Note: a. The 2014 audit commissioned by the National Audit Office of Malawi after the scandal concluded: “During an unannounced ad hoc IT Security Audit …. our inspection of the firewall configuration indicated that the firewall settings had been changed to permit any outside connection. We also found that the password controls had been disabled, and the connections to the IFMIS servers, that should have been routed through the network firewall, had bypassed the firewall” (Baker Tilly 2014, 116).
World Bank use of DPO prior actions to increase IFMIS coverage has been rare. Of the 714 PFDM prior actions supported by DPOs in IDA-eligible countries, 625 were PFM related; of those, just 22 were IFMIS implementation related.
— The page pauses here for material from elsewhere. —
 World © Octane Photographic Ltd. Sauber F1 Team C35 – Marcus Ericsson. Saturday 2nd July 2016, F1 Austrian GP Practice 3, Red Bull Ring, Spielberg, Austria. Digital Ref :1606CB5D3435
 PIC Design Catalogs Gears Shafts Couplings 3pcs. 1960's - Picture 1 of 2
Of those, only two specifically mention increased IFMIS coverage;2 the bulk focused on rolling out the solution to additional government entities (in other words, coverage) but not ensuring usage.
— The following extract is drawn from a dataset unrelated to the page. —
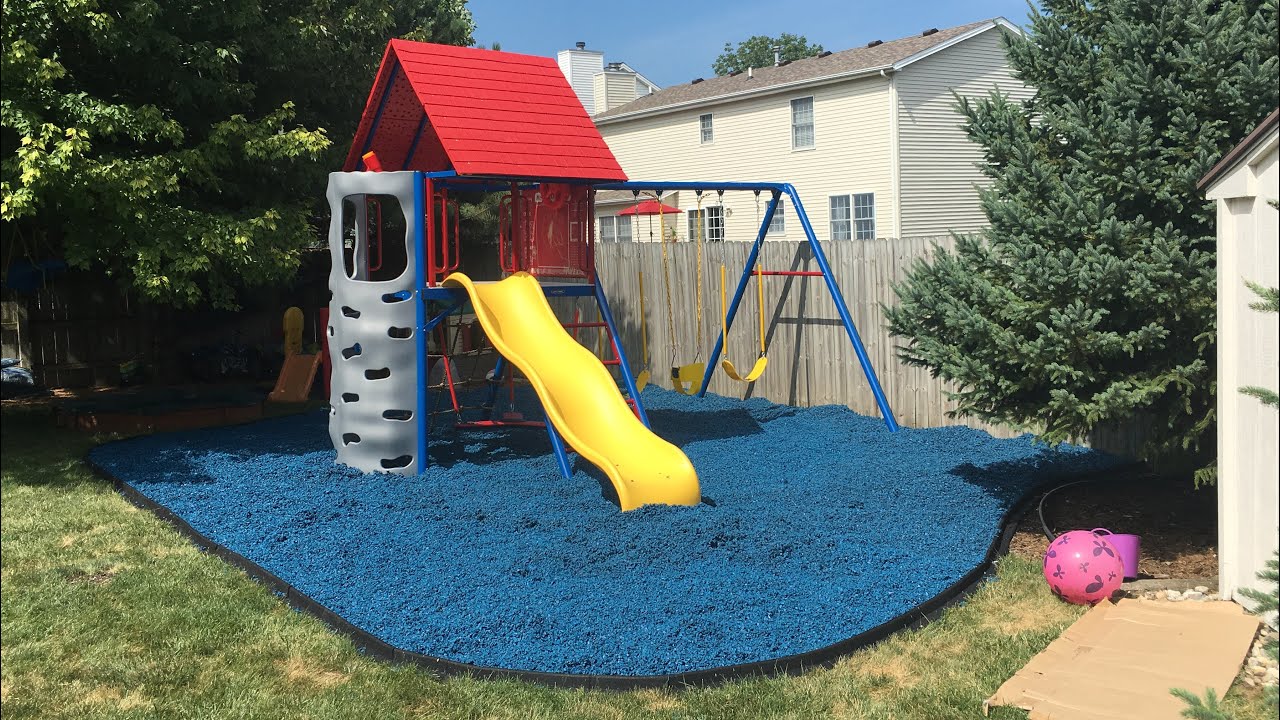 LIFETIME PRODUCTS A-Frame Playset Metal Playset with Swings Model 90137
- This study found a wide range of systems supported by integrated financial management information systems: some focused only on treasury operations, others on broader financial management information systems, including medium-term budgetary frameworks, medium-term expenditure frameworks, performance-based budgeting, human resources, debt, public investment, payroll, tax, and customs. The average cost for the operational systems in the sample was $6.6 million, but there was high variability depending on scale and scope. World Bank operations supporting these systems tended to disburse slower than planned. See also Combaz (2015).
- These were (i) Liberia—First Poverty Reduction Support Credit (PRSC-1), which stated, “The Recipient, through its MOF [Ministry of Finance], has adopted [an] IFMIS [information financial management information system] in payroll processing, with a view to strengthening fiscal discipline and budget transparency,” and (ii) Tanzania—Open Government and Public Financial Management, which stated, “The Recipient’s MoF [Ministry of Finance] has issued instructions to spending units to commit all expenditures through the IFMIS [information financial management information system]; and the Recipient’s appropriated budget for FY [fiscal year] 14/15 has provided funding to reduce the level of expenditure arrears.”
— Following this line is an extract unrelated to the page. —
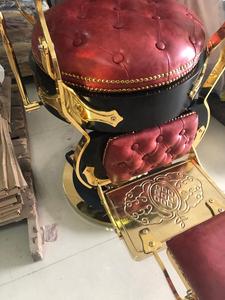 2018 último estilo europeo de hierro fundido pesado 90kgs oro y <span class=keywords><strong>rojo</strong></span> silla de <span class=keywords><strong>barbero</strong></span> silla giratoria 5 años de garantía - Product Image 3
- Only low-income countries are assessed by the debt sustainability analysis. The evaluation universe includes countries that were IDA-eligible for at least two years during the evaluation period; 14 countries are no longer low income. Additionally, Fiji recently became low income, so does not yet have a debt sustainability analysis assessment, and the Syrian Arab Republic has not been assessed for debt sustainability since its lending category became inactive.
- World Bank and IMF (2017) notes the complementarities between public investment management and public debt management. It explains that public investment management focuses on the need to ensure that all costs—including debt service costs—associated with investment projects are published.